### 任务要求
请从pandas入门摘录中逐字复制一段文字，从“# print(obj)”开始，到“7, 4, 2, 0, 4])”结束。

### 提供摘录
=======

# pandas入门2

import numpy as np
import pandas as pd

# 排序
obj = pd.Series(range(4), index=['d', 'a', 'b', 'c'])
print(obj)
print(obj.sort_index())  # 对列进行排序

frame = pd.DataFrame(np.arange(8).reshape(2, 4), index=['three', 'one'], columns=['d', 'a', 'b', 'c'])
print(frame)
print(frame.sort_index())
print(frame.sort_index(axis=1))  # 任意一个轴都可以进行排序
print(frame.sort_index(axis=1, ascending=False))  # 正常按升序排, False为降序(列的降序)

# obj = pd.Series([4, 7, -3, 2])
# print(obj)
# print(obj.order())    # 没有属性order

frame = pd.DataFrame({'b': [4, 7, -3, 2], 'a': [0, 1, 0, 1]})
print(frame)
print(frame.sort_index(by='b'))  # 通过列名b来进行排序
print(frame.sort_index(by=['a', 'b']))  # 优先a进行排序

# 排名
obj = pd.Series([7, -5, 7, 4, 2, 0, 4])
print(obj)
print(obj.rank())   # 为各组分配一个平均排名   按列排序
print(obj.rank(method='first'))   # 按顺序给出排名
print(obj.rank(ascending=False, method='max'))   # 没有给出平均值

frame = pd.DataFrame({'b': [4.3, 7, -3, 2], 'a': [0, 1, 0, 1], 'c': [-2, 5, 8, -2.5]})

=======

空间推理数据
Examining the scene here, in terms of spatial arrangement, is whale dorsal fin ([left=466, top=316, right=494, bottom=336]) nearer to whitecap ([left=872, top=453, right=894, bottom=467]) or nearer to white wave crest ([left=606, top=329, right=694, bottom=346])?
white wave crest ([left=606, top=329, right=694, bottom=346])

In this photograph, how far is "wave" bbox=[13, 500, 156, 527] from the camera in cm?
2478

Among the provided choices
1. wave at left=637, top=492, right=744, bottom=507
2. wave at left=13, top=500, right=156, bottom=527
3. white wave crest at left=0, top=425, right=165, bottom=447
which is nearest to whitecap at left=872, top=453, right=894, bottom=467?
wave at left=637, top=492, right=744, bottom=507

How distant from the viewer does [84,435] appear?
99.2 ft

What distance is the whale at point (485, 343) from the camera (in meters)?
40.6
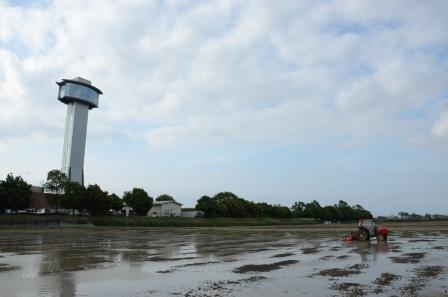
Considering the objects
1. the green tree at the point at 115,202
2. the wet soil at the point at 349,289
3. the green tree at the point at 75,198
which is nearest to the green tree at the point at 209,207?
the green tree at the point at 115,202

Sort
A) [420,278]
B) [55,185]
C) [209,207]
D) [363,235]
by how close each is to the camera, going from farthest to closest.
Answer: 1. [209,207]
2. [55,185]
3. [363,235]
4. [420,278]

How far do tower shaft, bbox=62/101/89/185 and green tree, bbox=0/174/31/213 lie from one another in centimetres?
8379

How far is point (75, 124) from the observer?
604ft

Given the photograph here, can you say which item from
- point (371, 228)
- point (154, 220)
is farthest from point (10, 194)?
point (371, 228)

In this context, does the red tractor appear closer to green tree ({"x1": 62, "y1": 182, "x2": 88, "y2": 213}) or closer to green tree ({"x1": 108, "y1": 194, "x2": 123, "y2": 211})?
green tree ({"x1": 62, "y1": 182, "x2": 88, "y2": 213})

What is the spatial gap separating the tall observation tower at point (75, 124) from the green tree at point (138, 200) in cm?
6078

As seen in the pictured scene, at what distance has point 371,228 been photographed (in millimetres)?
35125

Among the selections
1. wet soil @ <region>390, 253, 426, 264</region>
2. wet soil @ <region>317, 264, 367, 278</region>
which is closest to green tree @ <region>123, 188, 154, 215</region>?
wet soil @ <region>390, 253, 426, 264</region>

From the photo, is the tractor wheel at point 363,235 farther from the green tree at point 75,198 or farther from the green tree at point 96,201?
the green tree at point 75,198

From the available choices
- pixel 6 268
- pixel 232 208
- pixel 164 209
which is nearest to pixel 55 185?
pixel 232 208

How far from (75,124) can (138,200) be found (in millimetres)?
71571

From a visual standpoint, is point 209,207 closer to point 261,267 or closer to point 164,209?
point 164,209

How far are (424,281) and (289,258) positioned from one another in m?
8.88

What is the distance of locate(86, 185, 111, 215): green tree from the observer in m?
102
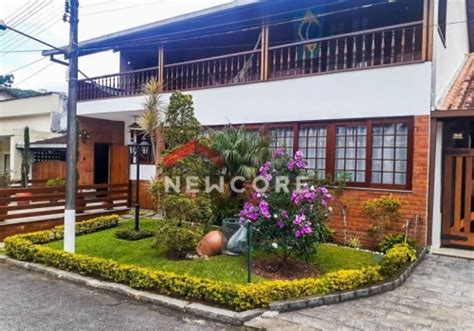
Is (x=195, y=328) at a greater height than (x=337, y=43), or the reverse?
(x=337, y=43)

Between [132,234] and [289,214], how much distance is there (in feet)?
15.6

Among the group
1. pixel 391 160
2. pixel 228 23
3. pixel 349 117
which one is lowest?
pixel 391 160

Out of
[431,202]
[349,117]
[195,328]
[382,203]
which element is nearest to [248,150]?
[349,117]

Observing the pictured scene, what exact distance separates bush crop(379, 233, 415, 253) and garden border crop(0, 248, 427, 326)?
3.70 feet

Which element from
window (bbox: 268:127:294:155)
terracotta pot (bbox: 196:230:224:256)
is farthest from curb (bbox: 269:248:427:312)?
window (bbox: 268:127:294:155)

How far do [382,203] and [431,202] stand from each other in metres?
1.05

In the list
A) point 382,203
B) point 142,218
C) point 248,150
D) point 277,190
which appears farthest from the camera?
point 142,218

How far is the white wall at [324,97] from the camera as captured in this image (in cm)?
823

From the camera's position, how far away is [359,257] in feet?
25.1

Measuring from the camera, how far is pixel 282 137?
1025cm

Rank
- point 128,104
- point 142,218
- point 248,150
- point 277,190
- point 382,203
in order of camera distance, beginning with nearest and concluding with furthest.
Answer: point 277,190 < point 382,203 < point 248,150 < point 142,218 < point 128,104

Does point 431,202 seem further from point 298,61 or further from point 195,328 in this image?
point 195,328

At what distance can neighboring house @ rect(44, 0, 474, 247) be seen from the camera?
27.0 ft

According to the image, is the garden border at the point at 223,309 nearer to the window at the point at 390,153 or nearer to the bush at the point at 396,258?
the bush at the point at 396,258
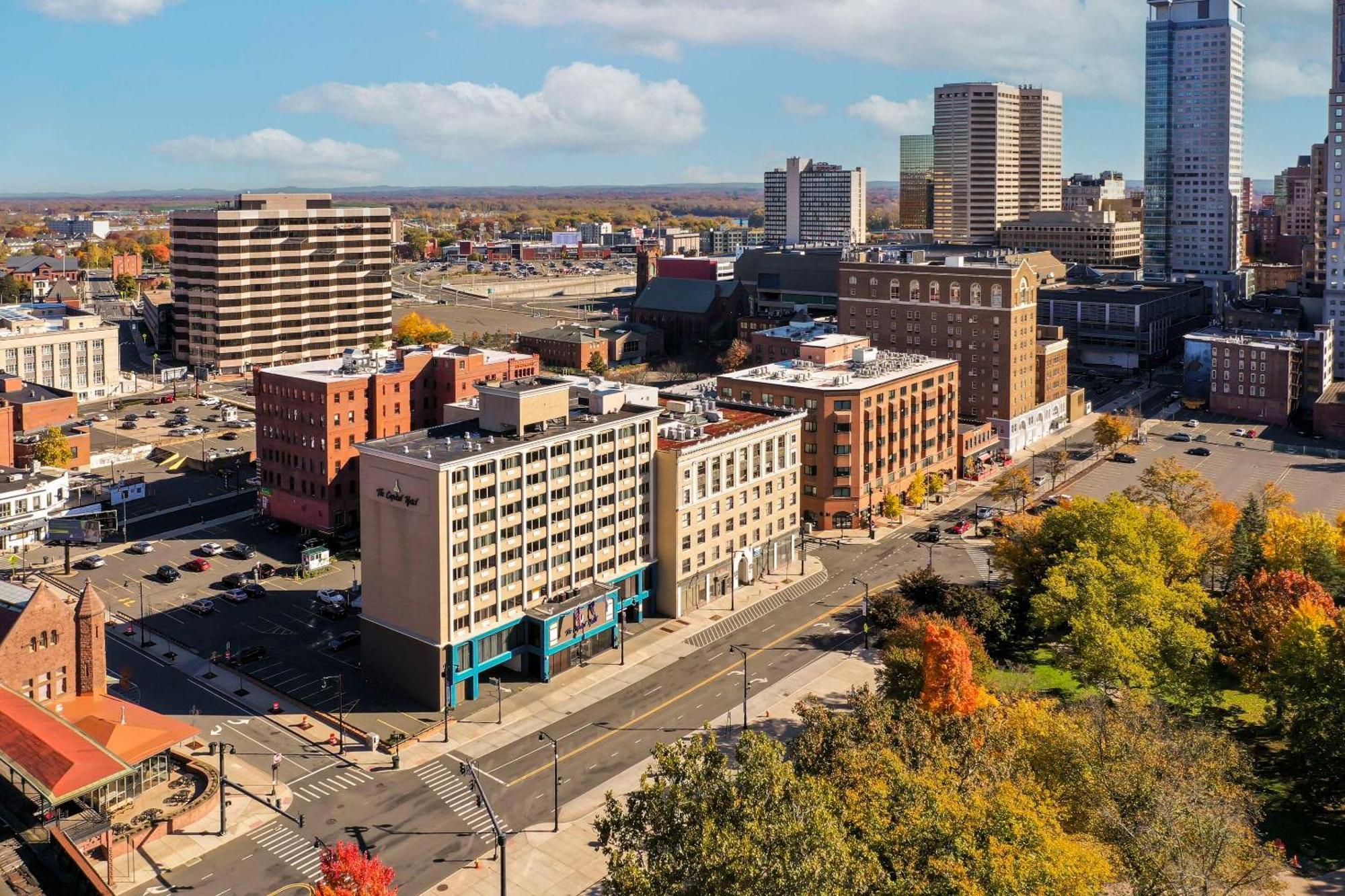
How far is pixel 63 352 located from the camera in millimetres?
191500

=======

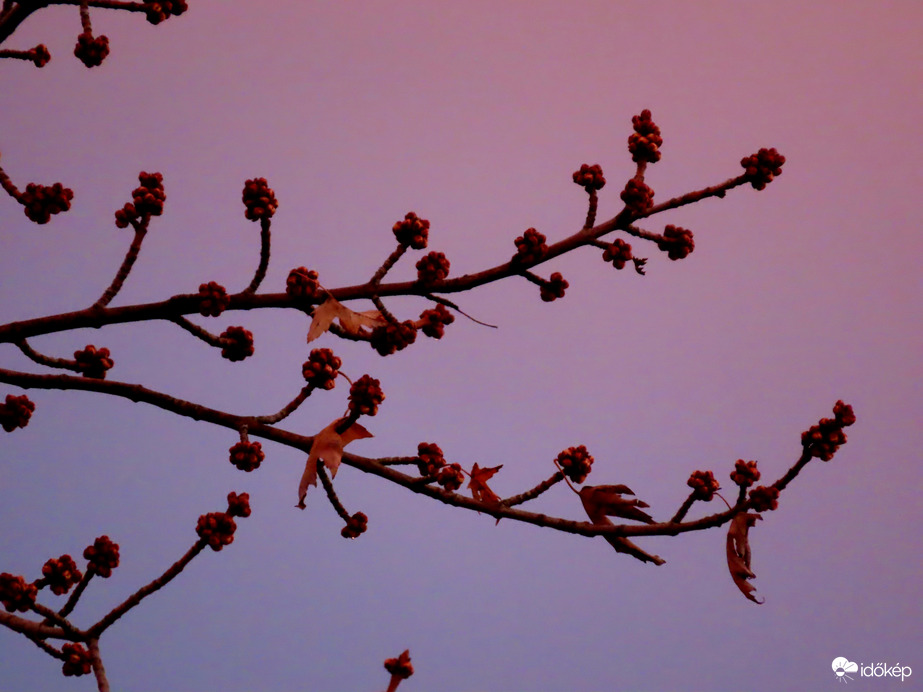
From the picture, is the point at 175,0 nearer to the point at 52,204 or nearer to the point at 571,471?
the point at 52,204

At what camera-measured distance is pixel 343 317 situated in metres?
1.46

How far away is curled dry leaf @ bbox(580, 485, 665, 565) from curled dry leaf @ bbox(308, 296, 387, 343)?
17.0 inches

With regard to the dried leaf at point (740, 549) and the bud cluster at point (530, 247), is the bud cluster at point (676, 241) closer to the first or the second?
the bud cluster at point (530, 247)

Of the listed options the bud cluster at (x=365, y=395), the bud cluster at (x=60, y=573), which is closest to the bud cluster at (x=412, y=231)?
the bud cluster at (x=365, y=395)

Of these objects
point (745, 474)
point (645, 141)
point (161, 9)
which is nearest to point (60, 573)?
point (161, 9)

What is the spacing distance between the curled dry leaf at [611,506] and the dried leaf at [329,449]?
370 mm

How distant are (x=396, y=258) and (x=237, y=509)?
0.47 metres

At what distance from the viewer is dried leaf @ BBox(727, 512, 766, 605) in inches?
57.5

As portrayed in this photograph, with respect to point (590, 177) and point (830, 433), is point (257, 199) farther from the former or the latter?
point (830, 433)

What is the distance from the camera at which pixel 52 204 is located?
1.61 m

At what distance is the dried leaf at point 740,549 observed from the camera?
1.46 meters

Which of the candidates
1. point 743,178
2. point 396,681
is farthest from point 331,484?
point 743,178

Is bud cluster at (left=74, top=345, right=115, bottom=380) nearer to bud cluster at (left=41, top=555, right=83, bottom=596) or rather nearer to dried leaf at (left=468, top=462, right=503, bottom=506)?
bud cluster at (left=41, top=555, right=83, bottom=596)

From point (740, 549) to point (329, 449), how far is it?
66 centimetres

=======

### 预期输出
# print(obj)
# print(obj.order())    # 没有属性order

frame = pd.DataFrame({'b': [4, 7, -3, 2], 'a': [0, 1, 0, 1]})
print(frame)
print(frame.sort_index(by='b'))  # 通过列名b来进行排序
print(frame.sort_index(by=['a', 'b']))  # 优先a进行排序

# 排名
obj = pd.Series([7, -5, 7, 4, 2, 0, 4])